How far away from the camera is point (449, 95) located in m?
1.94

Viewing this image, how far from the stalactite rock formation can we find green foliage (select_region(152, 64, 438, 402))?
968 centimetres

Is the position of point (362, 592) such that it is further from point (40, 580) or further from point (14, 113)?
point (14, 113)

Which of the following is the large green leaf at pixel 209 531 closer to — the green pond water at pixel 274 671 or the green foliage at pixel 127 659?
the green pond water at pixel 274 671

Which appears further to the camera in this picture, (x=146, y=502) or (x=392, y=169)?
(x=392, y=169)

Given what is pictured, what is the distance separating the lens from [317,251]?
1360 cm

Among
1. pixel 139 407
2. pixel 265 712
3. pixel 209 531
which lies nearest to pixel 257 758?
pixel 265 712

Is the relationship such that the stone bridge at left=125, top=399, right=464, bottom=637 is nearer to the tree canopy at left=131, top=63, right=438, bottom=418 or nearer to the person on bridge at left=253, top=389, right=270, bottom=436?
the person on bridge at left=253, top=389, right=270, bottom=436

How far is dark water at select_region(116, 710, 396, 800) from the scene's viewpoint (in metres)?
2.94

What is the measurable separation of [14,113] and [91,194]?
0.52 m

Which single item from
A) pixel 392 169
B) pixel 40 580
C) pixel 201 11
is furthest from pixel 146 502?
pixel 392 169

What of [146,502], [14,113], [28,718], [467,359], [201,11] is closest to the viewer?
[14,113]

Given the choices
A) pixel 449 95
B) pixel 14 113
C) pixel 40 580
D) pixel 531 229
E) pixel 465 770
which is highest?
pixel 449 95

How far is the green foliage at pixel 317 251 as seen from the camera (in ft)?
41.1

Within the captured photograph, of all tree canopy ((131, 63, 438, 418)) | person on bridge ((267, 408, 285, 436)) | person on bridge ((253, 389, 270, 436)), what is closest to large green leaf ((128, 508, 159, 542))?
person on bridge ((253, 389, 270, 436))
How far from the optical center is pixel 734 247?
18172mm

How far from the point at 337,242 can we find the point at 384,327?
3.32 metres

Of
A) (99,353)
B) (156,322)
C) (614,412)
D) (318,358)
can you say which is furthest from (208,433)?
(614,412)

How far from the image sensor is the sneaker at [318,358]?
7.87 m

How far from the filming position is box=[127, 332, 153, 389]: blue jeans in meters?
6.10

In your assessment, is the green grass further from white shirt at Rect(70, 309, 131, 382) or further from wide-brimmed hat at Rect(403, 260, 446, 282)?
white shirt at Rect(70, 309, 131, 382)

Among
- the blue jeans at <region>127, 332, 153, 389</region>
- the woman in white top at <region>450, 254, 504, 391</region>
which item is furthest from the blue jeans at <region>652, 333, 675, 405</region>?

- Directions -
Extract the complete listing verbatim.

- Exercise answer -
How far away from the camera is point (449, 95) located in m?
1.94

Viewing this image, how far from the stalactite rock formation can we find green foliage (select_region(152, 64, 438, 402))?
968 centimetres

Is the position of point (362, 592) such that it is further from point (40, 580) or further from point (14, 113)?
point (14, 113)

Which of the following is the large green leaf at pixel 209 531 closer to — the green pond water at pixel 274 671 or the green foliage at pixel 127 659?
the green pond water at pixel 274 671

Which appears further to the camera in this picture, (x=146, y=502) or (x=392, y=169)?
(x=392, y=169)

Given what is pictured, what is the distance separating the lens from [317,251]?
1360 cm

Among
1. pixel 139 407
2. pixel 265 712
3. pixel 209 531
which lies nearest to pixel 257 758?
pixel 265 712

Is the relationship such that the stone bridge at left=125, top=399, right=464, bottom=637 is nearer to the tree canopy at left=131, top=63, right=438, bottom=418 or nearer to the person on bridge at left=253, top=389, right=270, bottom=436?
the person on bridge at left=253, top=389, right=270, bottom=436

How far is dark water at select_region(116, 710, 396, 800) from the scene's viewpoint (in metres)?
2.94

What is the measurable separation of [14,113] and [91,194]?
0.52 m

Which single item from
A) pixel 392 169
B) pixel 40 580
C) pixel 201 11
is furthest from pixel 146 502?
pixel 392 169

What of [146,502], [14,113], [28,718], [467,359], [201,11] is closest to the viewer?
[14,113]

Given the choices
A) pixel 449 95
B) pixel 14 113
C) pixel 40 580
D) pixel 531 229
E) pixel 465 770
which is highest?
pixel 449 95

How far is the green foliage at pixel 317 251 as seen from the camera (in ft)?
41.1

Within the captured photograph, of all tree canopy ((131, 63, 438, 418)) | person on bridge ((267, 408, 285, 436)) | person on bridge ((253, 389, 270, 436)), what is closest to large green leaf ((128, 508, 159, 542))?
person on bridge ((253, 389, 270, 436))
How far from the optical center is pixel 734 247?
18172mm

How far from the point at 337,242 can we find the point at 384,327?
3.32 metres

Of
A) (99,353)
B) (156,322)
C) (614,412)
D) (318,358)
can you say which is furthest from (208,433)?
(614,412)

How far from the image sensor is the sneaker at [318,358]?
7.87 m

How far from the filming position is box=[127, 332, 153, 389]: blue jeans in meters?
6.10

In your assessment, is the green grass further from white shirt at Rect(70, 309, 131, 382) or further from wide-brimmed hat at Rect(403, 260, 446, 282)?
white shirt at Rect(70, 309, 131, 382)

Among
- the blue jeans at <region>127, 332, 153, 389</region>
- the woman in white top at <region>450, 254, 504, 391</region>
which item is furthest from the blue jeans at <region>652, 333, 675, 405</region>?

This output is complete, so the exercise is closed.